EXERCISE. Give back exactly the lines of the material below that start at the one holding "Donut Pie Chart" and end at the last line, minus the pictures.

GIVEN DATA.

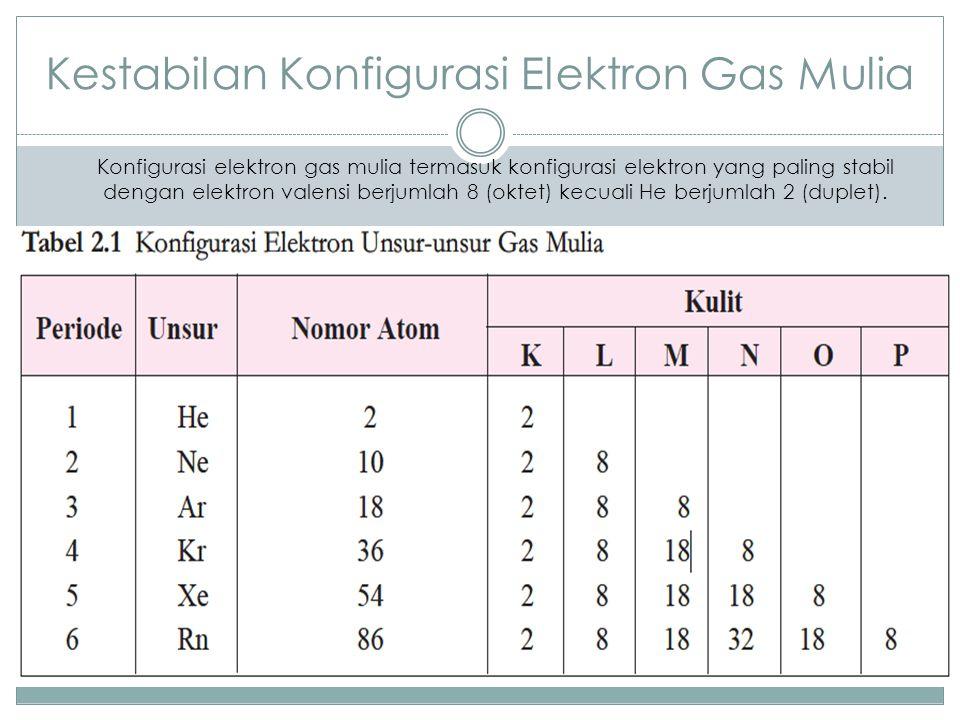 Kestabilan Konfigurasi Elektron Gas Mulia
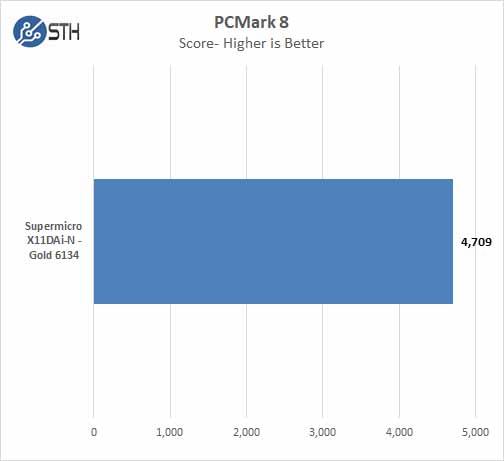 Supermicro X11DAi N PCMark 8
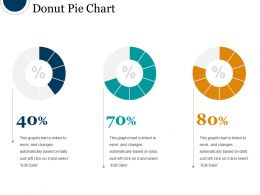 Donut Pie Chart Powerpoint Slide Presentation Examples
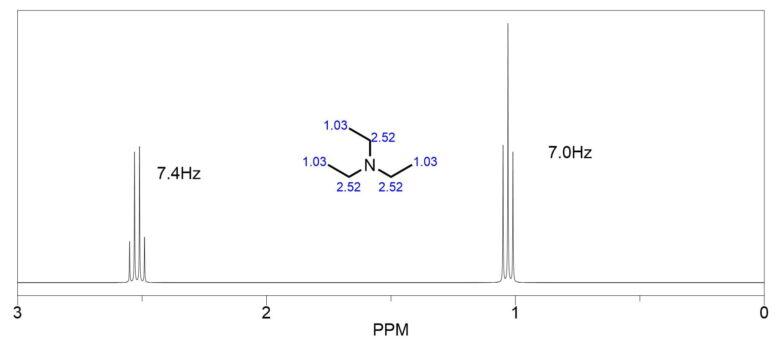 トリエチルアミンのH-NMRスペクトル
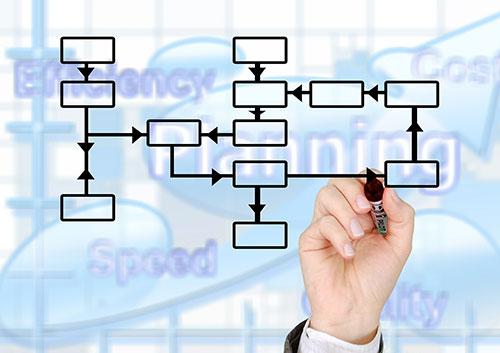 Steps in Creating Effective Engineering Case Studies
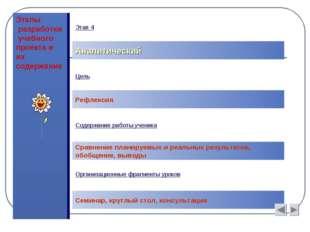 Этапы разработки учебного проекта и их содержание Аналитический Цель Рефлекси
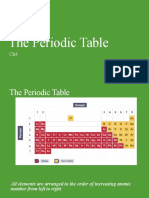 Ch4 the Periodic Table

ANSWER TO THIS PROBLEM.
 Donut Pie Chart Powerpoint Slide Presentation Examples
 トリエチルアミンのH-NMRスペクトル
 Steps in Creating Effective Engineering Case Studies
 Этапы разработки учебного проекта и их содержание Аналитический Цель Рефлекси
 Ch4 the Periodic Table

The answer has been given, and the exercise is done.